#### [Given data]
*****
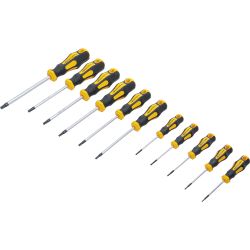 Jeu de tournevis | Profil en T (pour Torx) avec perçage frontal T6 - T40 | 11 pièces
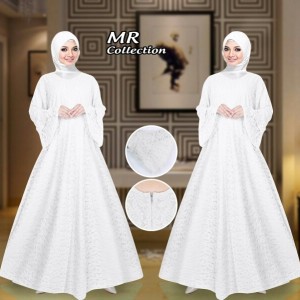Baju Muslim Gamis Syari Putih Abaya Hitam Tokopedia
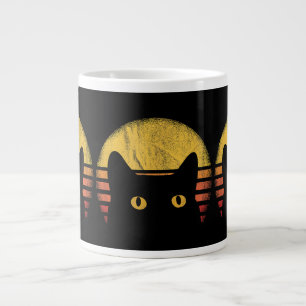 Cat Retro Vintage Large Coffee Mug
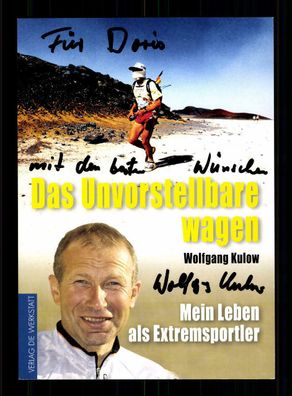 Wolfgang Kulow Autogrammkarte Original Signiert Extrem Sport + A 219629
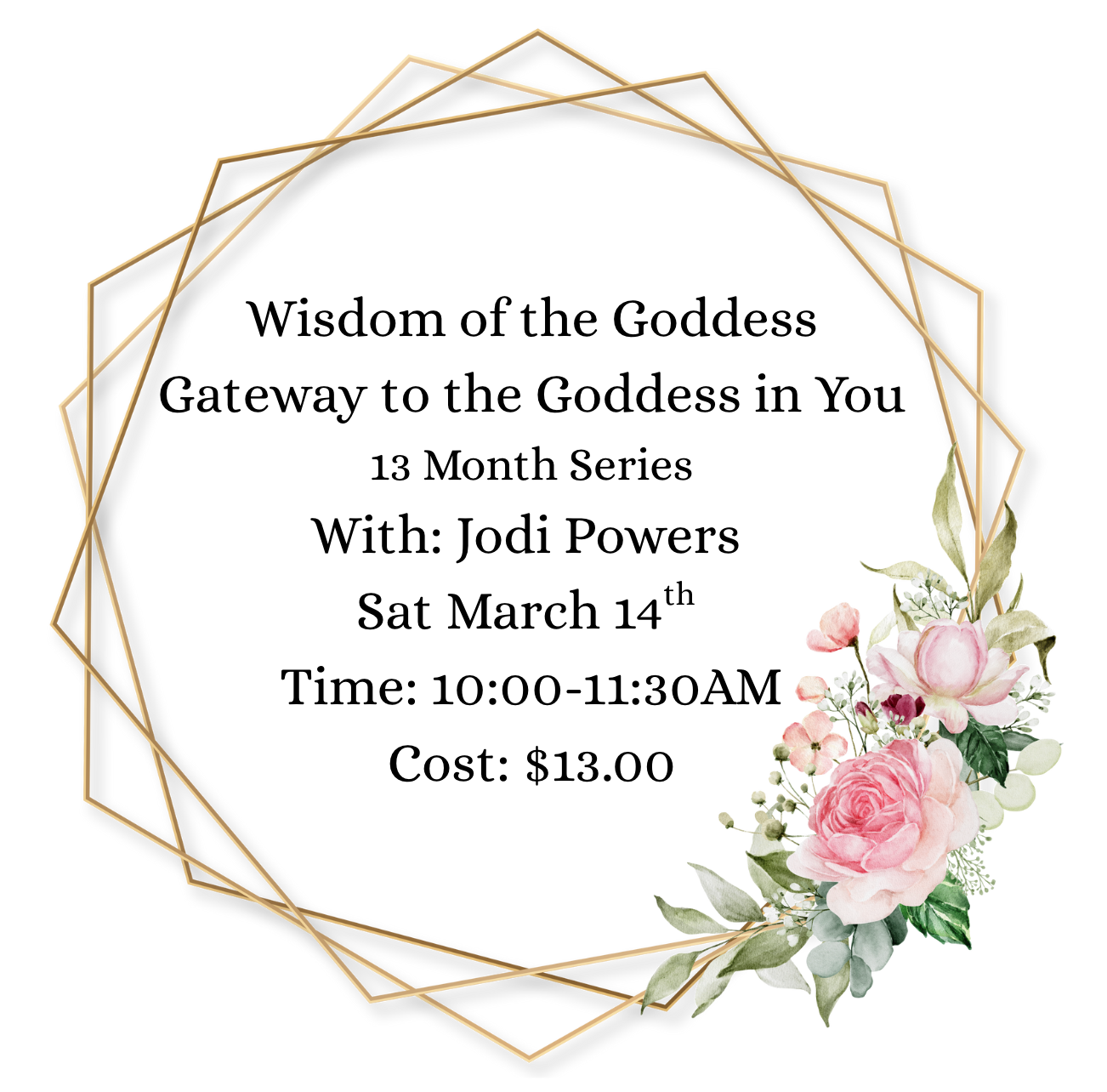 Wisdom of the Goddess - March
*****
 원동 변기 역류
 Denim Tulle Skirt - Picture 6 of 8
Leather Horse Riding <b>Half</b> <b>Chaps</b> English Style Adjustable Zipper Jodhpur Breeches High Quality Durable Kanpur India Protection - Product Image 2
*****
Pull out each line of the material above that contains the string "Product". Case counts.

Leather Horse Riding <b>Half</b> <b>Chaps</b> English Style Adjustable Zipper Jodhpur Breeches High Quality Durable Kanpur India Protection - Product Image 2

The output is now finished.